Arcebispo de Cantuária demite-se devido a escândalo de abusos na Igreja de Inglaterra
Justin Welby estava sob pressão depois da publicação de relatório independente a acusar a liderança anglicana de nada ter feito para investigar caso que remonta à década de 1970.
O arcebispo da Cantuária, Justin Welby, anunciou esta terça-feira a sua demissão na sequência de um relatório que denunciou como a Igreja de Inglaterra encobriu um escândalo de abusos que remonta à década de 1970.
A pressão sobre Welby, o bispo primaz da Igreja de Inglaterra e líder espiritual de 85 milhões de anglicanos em todo o mundo, intensificou-se desde a publicação, na semana passada, de um relatório condenatório sobre o encobrimento dos abusos cometidos por John Smyth, um advogado britânico ligado à igreja, no Reino Unido, no final dos anos 1970 e início dos anos 1980, e mais tarde no Zimbabwe e na África do Sul.
“Os últimos dias renovaram o meu sentimento de vergonha, há muito sentido e profundo, perante as falhas históricas de protecção da Igreja de Inglaterra”, afirmou Welby numa declaração. “Espero que esta decisão torne clara a seriedade com que a Igreja de Inglaterra compreende a necessidade de mudança e o nosso profundo empenho em criar uma igreja mais segura. Ao deixar o cargo, faço-o com o pesar de todas as vítimas e sobreviventes de abusos”, acrescentou.
Welby renunciou ao seu cargo cinco dias depois da publicação do Relatório Makin, que dá conta de como John Smyth submeteu mais de 100 rapazes e jovens a abusos físicos e sexuais “brutais e horríveis” durante um período de 40 anos. A investigação independente, liderada por Keith Makin, um antigo director dos serviços sociais, descreve Smyth, que era presidente do Iwerne Trust, uma organização que financiava campos de férias cristãos no condado de Dorset, como um dos mais prolíficos abusadores em série na história recente da Igreja de Inglaterra.
“John Smyth foi um terrível abusador de crianças e jovens. O seu abuso era prolífico, brutal e horrível. As suas vítimas foram sujeitas a traumáticos ataques físicos, sexuais, psicológicos e espirituais. O impacto desses abusos é impossível de exagerar e marcou permanentemente a vida das suas vítimas”, lê-se no relatório, que foi encomendado em 2019.
Smyth mudou-se para África em 1984 e continuou a praticar os abusos até perto da sua morte, em 2018, acrescenta o Relatório Makin, que acusa a Igreja de Inglaterra de ter sido alertada ao mais alto nível em 2013, das alegações de abuso sexual nos campos de férias. Welby teve conhecimento das acusações no mesmo ano, meses depois de se ter tornado arcebispo de Cantuária.

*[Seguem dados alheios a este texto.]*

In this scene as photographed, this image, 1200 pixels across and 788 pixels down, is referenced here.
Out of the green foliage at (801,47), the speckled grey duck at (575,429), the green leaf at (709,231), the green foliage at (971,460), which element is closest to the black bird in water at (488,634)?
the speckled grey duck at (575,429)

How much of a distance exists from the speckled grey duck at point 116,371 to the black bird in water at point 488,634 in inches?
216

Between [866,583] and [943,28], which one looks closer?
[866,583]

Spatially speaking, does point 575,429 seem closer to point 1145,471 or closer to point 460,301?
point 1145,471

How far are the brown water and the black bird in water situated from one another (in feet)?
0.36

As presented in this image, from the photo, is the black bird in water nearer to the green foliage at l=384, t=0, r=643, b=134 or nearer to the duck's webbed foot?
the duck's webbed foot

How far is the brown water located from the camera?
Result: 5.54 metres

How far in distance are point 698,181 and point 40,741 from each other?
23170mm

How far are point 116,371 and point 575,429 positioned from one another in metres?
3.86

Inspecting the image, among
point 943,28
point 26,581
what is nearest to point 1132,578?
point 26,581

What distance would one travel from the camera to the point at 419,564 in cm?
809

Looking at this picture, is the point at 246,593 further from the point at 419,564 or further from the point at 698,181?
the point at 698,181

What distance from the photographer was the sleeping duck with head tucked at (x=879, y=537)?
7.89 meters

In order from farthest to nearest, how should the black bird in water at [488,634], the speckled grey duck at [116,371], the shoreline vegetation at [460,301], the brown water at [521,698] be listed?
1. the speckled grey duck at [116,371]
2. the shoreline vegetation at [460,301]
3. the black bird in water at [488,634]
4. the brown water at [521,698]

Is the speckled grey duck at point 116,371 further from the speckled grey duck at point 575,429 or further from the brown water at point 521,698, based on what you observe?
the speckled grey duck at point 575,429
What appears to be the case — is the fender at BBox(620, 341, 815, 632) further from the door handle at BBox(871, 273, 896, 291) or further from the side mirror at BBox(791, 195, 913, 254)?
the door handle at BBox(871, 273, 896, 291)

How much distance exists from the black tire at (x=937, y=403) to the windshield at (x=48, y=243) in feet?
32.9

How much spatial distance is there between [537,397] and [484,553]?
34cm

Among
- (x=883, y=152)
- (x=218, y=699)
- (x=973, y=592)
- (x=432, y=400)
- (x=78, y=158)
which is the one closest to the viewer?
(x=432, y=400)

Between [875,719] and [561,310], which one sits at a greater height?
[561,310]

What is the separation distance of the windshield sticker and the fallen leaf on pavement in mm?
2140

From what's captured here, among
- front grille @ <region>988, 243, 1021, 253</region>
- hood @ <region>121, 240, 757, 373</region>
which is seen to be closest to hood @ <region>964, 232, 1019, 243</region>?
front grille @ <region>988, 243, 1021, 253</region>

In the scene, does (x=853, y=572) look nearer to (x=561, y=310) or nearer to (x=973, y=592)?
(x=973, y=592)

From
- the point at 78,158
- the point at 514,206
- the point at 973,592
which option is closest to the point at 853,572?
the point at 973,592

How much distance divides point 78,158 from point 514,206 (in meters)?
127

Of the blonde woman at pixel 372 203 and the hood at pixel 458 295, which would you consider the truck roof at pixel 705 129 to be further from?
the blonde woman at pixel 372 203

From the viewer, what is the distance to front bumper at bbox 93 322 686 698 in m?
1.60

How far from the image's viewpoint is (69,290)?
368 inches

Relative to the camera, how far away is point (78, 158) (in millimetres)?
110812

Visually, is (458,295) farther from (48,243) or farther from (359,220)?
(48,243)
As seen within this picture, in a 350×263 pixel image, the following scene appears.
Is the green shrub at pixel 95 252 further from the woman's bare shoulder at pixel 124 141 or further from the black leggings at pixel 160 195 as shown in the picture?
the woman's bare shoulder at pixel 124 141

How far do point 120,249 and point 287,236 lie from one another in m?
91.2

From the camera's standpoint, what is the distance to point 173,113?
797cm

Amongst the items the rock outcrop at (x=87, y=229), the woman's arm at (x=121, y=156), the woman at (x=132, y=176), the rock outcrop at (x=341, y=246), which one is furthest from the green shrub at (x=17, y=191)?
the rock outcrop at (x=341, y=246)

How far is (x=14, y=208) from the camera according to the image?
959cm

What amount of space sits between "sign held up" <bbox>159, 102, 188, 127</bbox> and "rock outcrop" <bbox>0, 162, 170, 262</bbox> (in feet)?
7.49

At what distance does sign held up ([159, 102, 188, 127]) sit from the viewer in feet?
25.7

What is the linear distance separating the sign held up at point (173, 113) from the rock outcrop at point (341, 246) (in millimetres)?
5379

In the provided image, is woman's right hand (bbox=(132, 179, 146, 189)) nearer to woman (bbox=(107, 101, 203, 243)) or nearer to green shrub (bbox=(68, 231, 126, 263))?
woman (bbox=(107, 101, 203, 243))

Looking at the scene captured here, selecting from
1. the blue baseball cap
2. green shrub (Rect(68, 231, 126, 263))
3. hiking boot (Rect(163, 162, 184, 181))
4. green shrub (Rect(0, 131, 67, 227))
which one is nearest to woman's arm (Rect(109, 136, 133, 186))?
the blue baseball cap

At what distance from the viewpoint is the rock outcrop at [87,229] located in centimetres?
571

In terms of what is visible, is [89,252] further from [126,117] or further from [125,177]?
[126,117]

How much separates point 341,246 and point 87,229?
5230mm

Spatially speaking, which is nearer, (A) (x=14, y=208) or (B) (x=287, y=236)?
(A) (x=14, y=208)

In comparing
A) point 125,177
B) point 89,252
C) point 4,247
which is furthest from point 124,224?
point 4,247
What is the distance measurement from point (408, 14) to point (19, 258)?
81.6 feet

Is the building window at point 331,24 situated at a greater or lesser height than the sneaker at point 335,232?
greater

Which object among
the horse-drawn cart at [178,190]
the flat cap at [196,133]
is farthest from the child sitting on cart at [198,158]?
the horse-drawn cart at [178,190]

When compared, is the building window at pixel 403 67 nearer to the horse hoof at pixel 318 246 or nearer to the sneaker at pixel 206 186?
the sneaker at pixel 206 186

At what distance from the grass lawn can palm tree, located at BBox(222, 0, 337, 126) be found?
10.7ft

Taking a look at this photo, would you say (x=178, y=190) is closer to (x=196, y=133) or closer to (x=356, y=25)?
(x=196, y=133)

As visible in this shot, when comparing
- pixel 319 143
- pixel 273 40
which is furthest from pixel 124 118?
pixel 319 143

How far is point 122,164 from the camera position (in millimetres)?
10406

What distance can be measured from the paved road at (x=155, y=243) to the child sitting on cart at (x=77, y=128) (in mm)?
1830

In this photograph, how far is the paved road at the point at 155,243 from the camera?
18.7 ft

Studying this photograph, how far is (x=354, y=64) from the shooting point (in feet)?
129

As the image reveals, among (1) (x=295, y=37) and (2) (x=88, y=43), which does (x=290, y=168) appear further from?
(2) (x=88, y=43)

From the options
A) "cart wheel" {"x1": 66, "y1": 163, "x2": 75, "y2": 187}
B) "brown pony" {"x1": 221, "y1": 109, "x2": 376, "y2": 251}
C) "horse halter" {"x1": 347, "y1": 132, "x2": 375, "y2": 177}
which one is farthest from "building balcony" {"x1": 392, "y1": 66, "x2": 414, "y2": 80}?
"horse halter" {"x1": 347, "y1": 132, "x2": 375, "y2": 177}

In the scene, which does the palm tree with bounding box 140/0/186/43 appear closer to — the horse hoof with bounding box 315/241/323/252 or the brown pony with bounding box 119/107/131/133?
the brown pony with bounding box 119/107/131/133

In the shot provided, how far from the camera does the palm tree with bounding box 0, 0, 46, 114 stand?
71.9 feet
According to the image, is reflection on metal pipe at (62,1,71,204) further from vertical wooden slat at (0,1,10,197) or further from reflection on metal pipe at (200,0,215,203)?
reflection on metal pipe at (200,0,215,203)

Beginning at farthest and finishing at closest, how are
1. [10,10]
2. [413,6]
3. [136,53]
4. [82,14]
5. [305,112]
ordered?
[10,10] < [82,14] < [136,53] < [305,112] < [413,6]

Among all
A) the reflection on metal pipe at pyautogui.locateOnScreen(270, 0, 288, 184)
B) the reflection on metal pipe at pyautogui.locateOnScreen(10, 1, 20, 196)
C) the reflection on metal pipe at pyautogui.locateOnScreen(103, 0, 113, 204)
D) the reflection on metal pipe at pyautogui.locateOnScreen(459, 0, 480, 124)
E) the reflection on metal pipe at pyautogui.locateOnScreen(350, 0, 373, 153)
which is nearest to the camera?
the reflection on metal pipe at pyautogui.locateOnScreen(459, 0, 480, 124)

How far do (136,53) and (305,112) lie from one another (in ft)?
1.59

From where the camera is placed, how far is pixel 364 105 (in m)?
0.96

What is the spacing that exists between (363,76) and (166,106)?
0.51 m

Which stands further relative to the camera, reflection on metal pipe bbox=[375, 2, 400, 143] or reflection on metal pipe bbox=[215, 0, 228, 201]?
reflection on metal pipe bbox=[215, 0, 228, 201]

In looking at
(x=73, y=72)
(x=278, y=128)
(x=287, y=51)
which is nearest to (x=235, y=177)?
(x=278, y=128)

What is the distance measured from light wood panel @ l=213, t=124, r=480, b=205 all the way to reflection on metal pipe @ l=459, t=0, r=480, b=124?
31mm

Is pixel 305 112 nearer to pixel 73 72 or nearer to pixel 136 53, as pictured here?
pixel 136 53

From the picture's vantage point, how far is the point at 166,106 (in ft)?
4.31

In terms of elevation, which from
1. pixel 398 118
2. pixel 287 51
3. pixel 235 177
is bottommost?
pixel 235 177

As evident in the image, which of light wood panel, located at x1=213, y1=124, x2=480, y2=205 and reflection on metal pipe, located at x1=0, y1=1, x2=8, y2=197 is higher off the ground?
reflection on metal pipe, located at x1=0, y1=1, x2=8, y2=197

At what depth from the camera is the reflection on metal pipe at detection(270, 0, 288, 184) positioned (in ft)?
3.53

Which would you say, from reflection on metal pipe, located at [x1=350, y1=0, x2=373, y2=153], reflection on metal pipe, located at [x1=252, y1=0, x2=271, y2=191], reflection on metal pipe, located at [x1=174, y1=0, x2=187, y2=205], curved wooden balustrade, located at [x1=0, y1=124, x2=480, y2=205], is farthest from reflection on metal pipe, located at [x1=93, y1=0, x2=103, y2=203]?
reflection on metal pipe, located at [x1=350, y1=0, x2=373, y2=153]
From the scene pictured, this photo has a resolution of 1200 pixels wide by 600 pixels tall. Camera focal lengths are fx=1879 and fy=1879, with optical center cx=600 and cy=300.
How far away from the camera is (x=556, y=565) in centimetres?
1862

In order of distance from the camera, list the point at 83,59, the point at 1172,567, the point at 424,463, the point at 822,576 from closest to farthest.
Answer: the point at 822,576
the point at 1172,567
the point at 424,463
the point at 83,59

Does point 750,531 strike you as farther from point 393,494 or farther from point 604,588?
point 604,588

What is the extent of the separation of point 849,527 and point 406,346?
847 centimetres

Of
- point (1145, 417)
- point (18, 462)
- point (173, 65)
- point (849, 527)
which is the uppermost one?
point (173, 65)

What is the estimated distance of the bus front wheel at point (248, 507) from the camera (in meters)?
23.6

Welby pediu desculpas por “falhas e omissões”, mas disse que não tinha “nenhuma ideia ou suspeita” das alegações antes de 2013. O relatório concluiu que isso era improvável, acusando-o de falhar na sua “responsabilidade pessoal e moral” de garantir uma investigação adequada.
Após a demissão de Justin Welby, os procedimentos da Igreja de Inglaterra para a nomeação do seu sucessor exigem que um corpo de clérigos e um presidente, nomeado pelo primeiro-ministro britânico, apresentem dois nomes. Graham Usher, bispo de Norwich, e Guli Francis-Dehqani, bispa de Chelmsford, foram ambos apontados como candidatos a suceder a Welby e a tornar-se no 106.º arcebispo de Cantuária.
Usher é a favor dos direitos dos homossexuais e tem falado abertamente sobre a necessidade de combater as alterações climáticas. Francis-Dehqani, que nasceu no Irão, seria a primeira mulher a ocupar o mais alto cargo da Igreja de Inglaterra.
O mandato de Welby abrangeu uma década de grande agitação, em que foi forçado a navegar por entre disputas relacionadas com direitos dos homossexuais e mulheres clérigas entre igrejas anglicanas liberais, sobretudo na América do Norte e no Reino Unido, e as suas congéneres conservadoras, especialmente em África.
É provável que as igrejas anglicanas de países africanos como o Uganda e a Nigéria acolham com agrado a demissão de Welby, depois de terem dito no ano passado que já não tinham confiança nele.
Os principais desafios do seu sucessor incluirão manter a unidade da comunidade anglicana mundial, cada vez mais fracturada, e tentar inverter o declínio da frequência da igreja, que caiu em um quinto no Reino Unido desde 2019.